Virgil spent his nights awake afraid both of the
unconsciousness that threatens from below the night and of the light from
above. He fears to forsake Pan.
Meanwhile other people slept. People rioted and had
feasts and these were a form of sleep. Barbarians fought wars at the frontiers
and this too was sleep. Naked old men were asleep in stinking hovels as were the
newly born. Slaves slept in chains in the belly of the ship and herds slumbered
on the plains.
Virgil was waiting each night on the threshold and
after being lifted into immutability he was hurled back into the sphere of
verse. Poetry was both intermingling and the fear of intermingling.
He felt the boy’s shoulder at his knee. He saw his
hair in the candlelight. He remembered the night he had come to Plotia Hieria
for an assignation. All he did was to read her the Eclogue of the Enchantress
written at the wish of Asinius Pollio. His
lusting for Plotia had improved the poem as had his knowledge that he would
never be allowed to leave the threshold. His reading the poem became their
farewell. This was the same farewell that Aeneas experienced when forced to
forsake Dido. Both Virgil and Aeneas had run away. But where to?
After a while, the candles became encrusted. The gnats
hummed around them. The wall fountain continued to drizzle. The amorini
on the wall-frieze played without moving and seemed to merge into the silence
of the night. The sleep of the herds was pregnant with evil.
Virgil wondered whether the boy had been sent by fate.

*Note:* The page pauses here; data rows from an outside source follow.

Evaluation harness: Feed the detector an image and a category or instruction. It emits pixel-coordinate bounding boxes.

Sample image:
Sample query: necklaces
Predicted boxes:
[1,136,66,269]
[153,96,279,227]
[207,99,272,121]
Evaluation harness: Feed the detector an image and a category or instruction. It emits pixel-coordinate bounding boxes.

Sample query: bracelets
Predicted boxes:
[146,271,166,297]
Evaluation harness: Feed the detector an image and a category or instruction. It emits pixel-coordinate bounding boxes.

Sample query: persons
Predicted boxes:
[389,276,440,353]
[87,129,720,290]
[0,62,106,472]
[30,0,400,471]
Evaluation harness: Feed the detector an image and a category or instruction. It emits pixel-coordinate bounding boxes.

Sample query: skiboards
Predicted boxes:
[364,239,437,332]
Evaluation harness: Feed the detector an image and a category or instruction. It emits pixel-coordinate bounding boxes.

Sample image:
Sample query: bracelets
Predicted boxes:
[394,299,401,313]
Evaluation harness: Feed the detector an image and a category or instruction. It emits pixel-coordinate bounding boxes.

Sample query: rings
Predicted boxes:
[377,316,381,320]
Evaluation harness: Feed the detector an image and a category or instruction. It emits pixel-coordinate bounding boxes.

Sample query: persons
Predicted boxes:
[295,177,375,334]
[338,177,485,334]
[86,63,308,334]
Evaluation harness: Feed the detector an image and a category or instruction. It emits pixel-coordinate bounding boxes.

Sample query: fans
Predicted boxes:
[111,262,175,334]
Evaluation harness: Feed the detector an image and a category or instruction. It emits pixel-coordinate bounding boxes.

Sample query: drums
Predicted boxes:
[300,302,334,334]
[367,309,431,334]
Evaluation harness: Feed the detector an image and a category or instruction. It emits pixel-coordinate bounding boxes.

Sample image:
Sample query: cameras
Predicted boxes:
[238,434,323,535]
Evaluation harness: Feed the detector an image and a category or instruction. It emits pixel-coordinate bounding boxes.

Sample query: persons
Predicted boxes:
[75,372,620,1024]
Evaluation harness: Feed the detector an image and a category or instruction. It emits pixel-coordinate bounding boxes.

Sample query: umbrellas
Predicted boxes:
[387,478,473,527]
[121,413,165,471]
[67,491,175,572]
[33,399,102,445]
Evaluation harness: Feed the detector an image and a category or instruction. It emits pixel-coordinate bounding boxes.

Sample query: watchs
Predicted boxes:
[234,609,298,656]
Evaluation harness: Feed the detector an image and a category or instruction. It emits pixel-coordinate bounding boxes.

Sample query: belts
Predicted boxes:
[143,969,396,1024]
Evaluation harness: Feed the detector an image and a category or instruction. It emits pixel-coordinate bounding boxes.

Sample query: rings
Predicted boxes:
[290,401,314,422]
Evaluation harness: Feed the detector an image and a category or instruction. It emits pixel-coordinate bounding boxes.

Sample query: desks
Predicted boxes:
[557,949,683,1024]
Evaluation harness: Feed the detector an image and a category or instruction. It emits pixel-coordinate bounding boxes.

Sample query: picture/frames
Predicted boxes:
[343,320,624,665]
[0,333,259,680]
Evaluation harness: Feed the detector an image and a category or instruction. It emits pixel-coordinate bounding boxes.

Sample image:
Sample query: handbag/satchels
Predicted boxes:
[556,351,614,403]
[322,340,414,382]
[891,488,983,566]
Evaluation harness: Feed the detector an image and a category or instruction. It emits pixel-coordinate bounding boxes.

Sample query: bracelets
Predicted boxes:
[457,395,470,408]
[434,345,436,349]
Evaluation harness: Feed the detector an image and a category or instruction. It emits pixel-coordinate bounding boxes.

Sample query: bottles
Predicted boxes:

He wanted to cuddle him. The boy did not yet realise what he, Virgil, an old
man had come to know, namely that when we are dying we will depart and not
return. He did not want to know the boy’s name. He just wanted him to wait with
him. He held his hands tightly clasped. The thumb of the left hand touched the
stone of the ring. He felt the warmth of the boy’s shoulder close to his knee. He
longed to stroke his hair, but he did not. He said, “It is too late.” The boy
looked enquiringly at him. He brought his face near to the boy’s and said “Yes,
it is late … go to the festival.” He suddenly felt too old. He pushed the boy
towards the door. When the boy had gone he had a coughing fit and collapsed on
his bed. He felt the winged genius engraved into the polished carnelian of the
ring-stone. Slowly he began to breathe silently.